PROVIDED MATERIAL =
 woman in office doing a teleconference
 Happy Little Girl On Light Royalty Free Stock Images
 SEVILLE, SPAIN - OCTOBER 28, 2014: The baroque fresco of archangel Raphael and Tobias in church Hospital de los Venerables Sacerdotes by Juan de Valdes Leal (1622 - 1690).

INSTRUCTIONS TO FOLLOW = Set down exactly the lines above, from the one containing "Happy Little Girl" to the final line of the material, with both ends kept and no other lines.

FINISHED EXERCISE =
 Happy Little Girl On Light Royalty Free Stock Images
 SEVILLE, SPAIN - OCTOBER 28, 2014: The baroque fresco of archangel Raphael and Tobias in church Hospital de los Venerables Sacerdotes by Juan de Valdes Leal (1622 - 1690).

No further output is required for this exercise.